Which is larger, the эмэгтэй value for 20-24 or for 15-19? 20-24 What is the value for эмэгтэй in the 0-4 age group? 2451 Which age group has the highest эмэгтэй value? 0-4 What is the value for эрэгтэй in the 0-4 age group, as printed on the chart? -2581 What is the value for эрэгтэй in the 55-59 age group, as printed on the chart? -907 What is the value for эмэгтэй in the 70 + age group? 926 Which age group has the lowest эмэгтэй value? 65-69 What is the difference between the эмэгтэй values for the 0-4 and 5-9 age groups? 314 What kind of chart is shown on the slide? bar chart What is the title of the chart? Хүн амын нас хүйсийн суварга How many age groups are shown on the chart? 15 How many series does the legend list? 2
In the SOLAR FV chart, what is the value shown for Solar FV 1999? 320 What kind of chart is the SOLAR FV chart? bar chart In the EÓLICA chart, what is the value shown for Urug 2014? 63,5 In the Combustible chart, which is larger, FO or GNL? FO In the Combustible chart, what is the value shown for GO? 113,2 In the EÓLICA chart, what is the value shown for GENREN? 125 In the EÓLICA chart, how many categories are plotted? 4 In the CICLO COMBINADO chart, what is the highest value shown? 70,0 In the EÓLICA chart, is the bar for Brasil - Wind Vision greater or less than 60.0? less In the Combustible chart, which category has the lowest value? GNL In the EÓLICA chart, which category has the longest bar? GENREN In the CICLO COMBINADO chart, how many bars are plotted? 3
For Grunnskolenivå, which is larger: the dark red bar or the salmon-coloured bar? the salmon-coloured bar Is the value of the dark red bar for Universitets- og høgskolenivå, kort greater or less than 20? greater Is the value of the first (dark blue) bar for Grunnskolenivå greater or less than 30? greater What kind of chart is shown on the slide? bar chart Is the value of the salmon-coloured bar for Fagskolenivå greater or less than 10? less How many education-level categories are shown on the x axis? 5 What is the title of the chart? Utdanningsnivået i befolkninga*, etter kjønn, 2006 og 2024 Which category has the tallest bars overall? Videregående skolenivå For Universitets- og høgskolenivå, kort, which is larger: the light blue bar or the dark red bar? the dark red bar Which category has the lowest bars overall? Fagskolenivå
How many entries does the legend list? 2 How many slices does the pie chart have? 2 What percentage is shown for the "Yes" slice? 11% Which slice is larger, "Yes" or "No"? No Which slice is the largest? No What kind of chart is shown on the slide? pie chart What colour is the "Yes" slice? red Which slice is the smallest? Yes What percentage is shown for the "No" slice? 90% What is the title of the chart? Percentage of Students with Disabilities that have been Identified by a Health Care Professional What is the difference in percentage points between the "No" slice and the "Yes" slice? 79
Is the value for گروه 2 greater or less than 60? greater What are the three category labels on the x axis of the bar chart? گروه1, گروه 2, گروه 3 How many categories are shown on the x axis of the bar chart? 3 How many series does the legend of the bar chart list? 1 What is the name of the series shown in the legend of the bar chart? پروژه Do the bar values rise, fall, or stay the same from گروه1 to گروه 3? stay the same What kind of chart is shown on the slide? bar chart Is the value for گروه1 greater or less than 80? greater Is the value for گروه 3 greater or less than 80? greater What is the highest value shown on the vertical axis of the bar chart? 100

....

## Activity
Reproduce the listing from its first line up to and including the line containing "In the SOLAR", replacing "legend" with "key" and leaving all else unchanged.

## Final answer
Which is larger, the эмэгтэй value for 20-24 or for 15-19? 20-24 What is the value for эмэгтэй in the 0-4 age group? 2451 Which age group has the highest эмэгтэй value? 0-4 What is the value for эрэгтэй in the 0-4 age group, as printed on the chart? -2581 What is the value for эрэгтэй in the 55-59 age group, as printed on the chart? -907 What is the value for эмэгтэй in the 70 + age group? 926 Which age group has the lowest эмэгтэй value? 65-69 What is the difference between the эмэгтэй values for the 0-4 and 5-9 age groups? 314 What kind of chart is shown on the slide? bar chart What is the title of the chart? Хүн амын нас хүйсийн суварга How many age groups are shown on the chart? 15 How many series does the key list? 2
In the SOLAR FV chart, what is the value shown for Solar FV 1999? 320 What kind of chart is the SOLAR FV chart? bar chart In the EÓLICA chart, what is the value shown for Urug 2014? 63,5 In the Combustible chart, which is larger, FO or GNL? FO In the Combustible chart, what is the value shown for GO? 113,2 In the EÓLICA chart, what is the value shown for GENREN? 125 In the EÓLICA chart, how many categories are plotted? 4 In the CICLO COMBINADO chart, what is the highest value shown? 70,0 In the EÓLICA chart, is the bar for Brasil - Wind Vision greater or less than 60.0? less In the Combustible chart, which category has the lowest value? GNL In the EÓLICA chart, which category has the longest bar? GENREN In the CICLO COMBINADO chart, how many bars are plotted? 3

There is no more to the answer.